- **TAREFAS A REALIZAR**
1. Responda com base no desabafo sobre o abandono da igreja:
(a) O que, segundo os inquisidores, acontecerá a quem ler o texto nos próximos 3000 anos?
(b) Depois de quanto tempo a pessoa que escreve deixou de lado a "igreja formal"?
(c) O que quem escreve envia aos leitores do blog que sejam membros da mesma igreja?
2. Prossiga com o desabafo sobre o abandono da igreja, começando logo após a última frase apresentada.

- **TRECHO FORNECIDO**
- Eu sou cristão! Juro por Deus!
Vai aqui um desabafo do Tuco Egg, que agora confessa à mais alta inquisição o seu abandono da igreja. Os inquisidores pedem que o público não leia esse texto pelo próximos 3000 anos, sob pena de serem visitados pela Cuca quando estiverem dormindo. Quanto ao Tuco, os inquisidores o sentenciam a ver seu texto ser massacrado e debulhado por eles mesmos. E tenho dito.
Depois de mais de 3 décadas, muito esforço, dedicação, envolvimento, alegrias e sofrimentos, deixei de lado a 'igreja formal'. É possível, apesar de pouco provável, que alguns dos leitores desse blog sejam membros da mesma igreja da qual eu participava. A esses, se existirem, um abraço apertado. Não nos veremos mais nos domingos nem nos demais encontros promovidos pela instituição (salvo, talvez, como visitante em alguma situação), mas espero ainda encontrá-los aqui e ali, e poder abraçá-los cheio de saudades.

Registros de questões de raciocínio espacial
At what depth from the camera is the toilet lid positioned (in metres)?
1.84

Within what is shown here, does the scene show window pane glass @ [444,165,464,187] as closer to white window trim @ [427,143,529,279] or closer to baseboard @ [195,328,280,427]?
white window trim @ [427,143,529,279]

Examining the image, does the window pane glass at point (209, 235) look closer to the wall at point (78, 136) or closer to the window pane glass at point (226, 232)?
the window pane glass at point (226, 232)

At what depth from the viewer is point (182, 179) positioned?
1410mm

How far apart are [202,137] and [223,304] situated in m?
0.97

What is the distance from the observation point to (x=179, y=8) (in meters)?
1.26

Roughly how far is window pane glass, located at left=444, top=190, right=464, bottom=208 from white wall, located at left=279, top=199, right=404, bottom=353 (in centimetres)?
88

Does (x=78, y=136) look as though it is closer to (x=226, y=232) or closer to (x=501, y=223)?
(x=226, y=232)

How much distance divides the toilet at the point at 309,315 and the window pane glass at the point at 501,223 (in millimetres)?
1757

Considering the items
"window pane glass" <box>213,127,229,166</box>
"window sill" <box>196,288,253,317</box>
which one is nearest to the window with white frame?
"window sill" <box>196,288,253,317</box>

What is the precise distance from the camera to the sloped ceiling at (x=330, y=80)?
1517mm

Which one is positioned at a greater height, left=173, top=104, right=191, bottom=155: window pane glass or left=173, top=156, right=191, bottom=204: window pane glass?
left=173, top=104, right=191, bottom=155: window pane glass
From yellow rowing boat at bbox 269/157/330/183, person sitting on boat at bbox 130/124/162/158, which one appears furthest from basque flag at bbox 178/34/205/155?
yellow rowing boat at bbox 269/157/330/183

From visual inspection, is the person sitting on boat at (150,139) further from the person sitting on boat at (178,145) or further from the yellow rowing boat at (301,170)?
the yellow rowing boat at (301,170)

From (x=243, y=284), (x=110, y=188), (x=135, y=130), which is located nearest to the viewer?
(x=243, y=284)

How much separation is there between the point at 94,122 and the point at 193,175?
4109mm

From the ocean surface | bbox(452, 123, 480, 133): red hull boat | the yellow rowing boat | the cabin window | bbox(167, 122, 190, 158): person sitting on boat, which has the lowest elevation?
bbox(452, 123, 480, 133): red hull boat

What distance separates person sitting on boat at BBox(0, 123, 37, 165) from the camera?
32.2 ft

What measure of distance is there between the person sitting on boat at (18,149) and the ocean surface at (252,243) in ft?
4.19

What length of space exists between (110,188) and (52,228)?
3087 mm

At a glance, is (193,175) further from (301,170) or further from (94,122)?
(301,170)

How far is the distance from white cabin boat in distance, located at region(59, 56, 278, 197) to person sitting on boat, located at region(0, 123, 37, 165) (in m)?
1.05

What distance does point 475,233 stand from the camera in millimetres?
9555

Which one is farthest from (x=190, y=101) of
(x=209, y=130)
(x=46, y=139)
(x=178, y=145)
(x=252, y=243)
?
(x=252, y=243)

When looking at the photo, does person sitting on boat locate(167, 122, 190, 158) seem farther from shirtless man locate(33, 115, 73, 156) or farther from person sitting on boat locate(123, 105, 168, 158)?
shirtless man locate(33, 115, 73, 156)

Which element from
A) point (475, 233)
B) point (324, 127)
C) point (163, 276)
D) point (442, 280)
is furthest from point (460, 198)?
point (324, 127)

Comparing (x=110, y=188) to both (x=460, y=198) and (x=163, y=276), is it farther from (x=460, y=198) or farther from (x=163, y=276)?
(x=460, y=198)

- **RESPOSTAS POR TAREFA**
1.
(a) Será visitado pela Cuca quando estiver dormindo.
(b) Depois de mais de 3 décadas.
(c) Um abraço apertado.

2.
A história da despedida foi, pelo menos para mim, mais suave do que poderia imaginar. As conversas com os pastores e os emails desconfiados geraram, como seria inevitável, certa tensão e desconforto. Mas o tempo foi soprando o nevoeiro e, aos poucos, o ambiente foi ficando iluminado. Tornou-se claro, e aqui falo unicamente por mim, que os caminhos não eram mais os mesmos e não nos permitiam mais seguir lado a lado.
Minha cabeça e coração já estavam muito distantes do modelo formal, repleto de cuidados, de excesso de zelo pelo desejo de manter o povo unido e as engrenagens funcionando - e são tantas engrenagens, tantos ministérios, reuniões, assembléias, planos, projetos, números e gráficos. Tudo bem intencionado, creio, mas com o propósito claro de crescer, aparecer e permanecer. E eu já venho há muito sonhando com o diminuir, dispersar, desaparecer e sumir.
Sei que para muitos isso parece exagero (afinal, a 'igreja' que abandonei não é nem de longe adepta das loucuras do mundo gospel, nem da manipulação descarada e bandida de malafaias e terranovas que querem mesmo é enriquecer às custas da cegueira da multidão, tangida de um lado para outro como gado em pasto seco). Mas não creio que seja. Um pouquinho só de fermento leveda a massa toda.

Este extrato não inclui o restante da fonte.